Animal venom systems are considered as valuable model for investigating the molecular mechanisms underlying phenotypic evolution. Stonefish are the most venomous and dangerous fish because of severe human envenomation and occasionally fatalities, whereas the genomic background of their venom has not been fully explored compared with that in other venomous animals.
In this study, we followed modern venomic pipelines to decode the Synanceia verrucosa venom components. A catalog of 478 toxin genes was annotated based on our assembled chromosome-level genome. Integrative analysis of the high-quality genome, the transcriptome of the venom gland, and the proteome of crude venom revealed mechanisms underlying the venom complexity in S. verrucosa. Six tandem-duplicated neoVTX subunit genes were identified as the major source for the neoVTX protein production. Further isoform sequencing revealed massive alternative splicing events with a total of 411 isoforms demonstrated by the six genes, which further contributed to the venom diversity. We then characterized 12 dominantly expressed toxin genes in the venom gland, and 11 of which were evidenced to produce the venom protein components, with the neoVTX proteins as the most abundant. Other major venom proteins included a presumed CRVP, Kuntiz-type serine protease inhibitor, calglandulin protein, and hyaluronidase. Besides, a few of highly abundant non-toxin proteins were also characterized and they were hypothesized to function in housekeeping or hemostasis maintaining roles in the venom gland. Notably, gastrotropin like non-toxin proteins were the second highest abundant proteins in the venom, which have not been reported in other venomous animals and contribute to the unique venom properties of S. verrucosa.

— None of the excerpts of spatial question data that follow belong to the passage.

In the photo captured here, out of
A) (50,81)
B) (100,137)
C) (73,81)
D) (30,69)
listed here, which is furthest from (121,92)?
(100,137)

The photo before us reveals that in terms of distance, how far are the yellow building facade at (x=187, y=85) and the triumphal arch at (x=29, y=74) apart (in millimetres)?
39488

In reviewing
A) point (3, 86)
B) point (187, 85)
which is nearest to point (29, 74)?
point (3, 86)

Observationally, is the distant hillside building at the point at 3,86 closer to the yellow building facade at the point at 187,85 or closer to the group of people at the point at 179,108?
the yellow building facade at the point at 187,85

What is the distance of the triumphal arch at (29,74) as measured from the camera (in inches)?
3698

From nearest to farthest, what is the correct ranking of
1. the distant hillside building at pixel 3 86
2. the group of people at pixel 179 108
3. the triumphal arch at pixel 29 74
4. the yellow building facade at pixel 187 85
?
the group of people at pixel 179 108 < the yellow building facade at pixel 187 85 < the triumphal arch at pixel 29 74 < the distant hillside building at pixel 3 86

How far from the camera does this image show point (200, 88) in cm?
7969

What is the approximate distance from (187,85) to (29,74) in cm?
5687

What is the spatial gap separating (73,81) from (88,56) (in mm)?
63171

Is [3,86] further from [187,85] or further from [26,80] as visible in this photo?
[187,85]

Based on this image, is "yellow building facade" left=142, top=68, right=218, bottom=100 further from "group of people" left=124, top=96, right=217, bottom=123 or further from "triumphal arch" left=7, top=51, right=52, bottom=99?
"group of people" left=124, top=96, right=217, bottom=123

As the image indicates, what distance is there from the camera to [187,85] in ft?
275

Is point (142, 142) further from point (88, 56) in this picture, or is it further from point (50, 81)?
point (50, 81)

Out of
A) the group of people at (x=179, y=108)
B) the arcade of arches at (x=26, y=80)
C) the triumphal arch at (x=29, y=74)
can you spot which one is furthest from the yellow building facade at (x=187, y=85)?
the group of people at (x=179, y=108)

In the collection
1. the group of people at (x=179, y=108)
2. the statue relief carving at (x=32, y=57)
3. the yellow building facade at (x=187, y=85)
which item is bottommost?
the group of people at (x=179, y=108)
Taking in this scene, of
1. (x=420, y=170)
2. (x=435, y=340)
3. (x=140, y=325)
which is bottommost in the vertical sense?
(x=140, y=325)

The results identified the major venom composition of S. verrucosa, and highlighted the contribution of neoVTX genes to the diversity of venom composition through tandem-duplication and alternative splicing. The diverse neoVTX proteins in the venom as lethal particles are important for understanding the adaptive evolution of S. verrucosa. Further functional studies are encouraged to exploit the venom components of S. verrucosa for pharmaceutical innovation.

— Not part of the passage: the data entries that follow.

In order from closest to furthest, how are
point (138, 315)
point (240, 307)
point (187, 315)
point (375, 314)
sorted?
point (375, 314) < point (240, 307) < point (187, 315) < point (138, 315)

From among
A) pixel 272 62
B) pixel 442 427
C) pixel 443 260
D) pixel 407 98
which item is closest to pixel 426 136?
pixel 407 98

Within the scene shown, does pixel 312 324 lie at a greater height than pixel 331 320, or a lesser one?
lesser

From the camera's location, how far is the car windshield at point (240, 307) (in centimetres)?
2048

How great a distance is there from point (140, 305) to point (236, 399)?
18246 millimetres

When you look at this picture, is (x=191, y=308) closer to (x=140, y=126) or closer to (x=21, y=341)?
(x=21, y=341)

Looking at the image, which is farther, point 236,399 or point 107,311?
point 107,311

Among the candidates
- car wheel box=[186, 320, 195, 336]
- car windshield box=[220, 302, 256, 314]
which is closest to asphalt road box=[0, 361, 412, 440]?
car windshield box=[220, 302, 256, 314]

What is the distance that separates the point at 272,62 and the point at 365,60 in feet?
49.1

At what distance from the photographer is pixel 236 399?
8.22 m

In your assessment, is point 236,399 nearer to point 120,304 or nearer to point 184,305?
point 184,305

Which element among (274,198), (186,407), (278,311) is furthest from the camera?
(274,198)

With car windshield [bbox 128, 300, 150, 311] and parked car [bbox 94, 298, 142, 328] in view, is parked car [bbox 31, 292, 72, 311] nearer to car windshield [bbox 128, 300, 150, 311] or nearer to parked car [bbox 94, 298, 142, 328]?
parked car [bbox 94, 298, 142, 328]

动物毒液系统被认为是研究表型进化潜在分子机制的宝贵模型。由于石鱼会使人严重中毒甚至偶尔导致死亡,它们是最具毒性和危险性的鱼类,然而与其他有毒动物相比,其毒液的基因组背景尚未得到充分探索。
在本研究中,我们遵循现代毒液组学流程来解析疣状拟鲉的毒液成分。基于我们组装的染色体水平基因组,注释了一个包含478个毒素基因的目录。对高质量基因组、毒腺转录组和粗毒液蛋白质组的综合分析揭示了疣状拟鲉毒液复杂性的潜在机制。六个串联重复的新毒素(neoVTX)亚基基因被确定为新毒素蛋白产生的主要来源。进一步的异构体测序揭示了大量的可变剪接事件,这六个基因共展示了411种异构体,进一步增加了毒液的多样性。然后我们鉴定了毒腺中12个主要表达的毒素基因,其中11个被证明产生毒液蛋白成分,新毒素蛋白含量最为丰富。其他主要的毒液蛋白包括一种推测的CRVP、库尼茨型丝氨酸蛋白酶抑制剂、钙腺蛋白和透明质酸酶。此外,还鉴定了一些高度丰富的非毒素蛋白,推测它们在毒腺中发挥维持基础功能或止血的作用。值得注意的是,胃促生长素样非毒素蛋白是毒液中含量第二高的蛋白,在其他有毒动物中尚未见报道,这也赋予了疣状拟鲉独特的毒液特性。
研究结果确定了疣状拟鲉的主要毒液成分,并强调了新毒素基因通过串联重复和可变剪接对毒液成分多样性的贡献。毒液中多样的新毒素蛋白作为致死因子对于理解疣状拟鲉的适应性进化很重要。鼓励开展进一步的功能研究,以利用疣状拟鲉的毒液成分进行药物创新。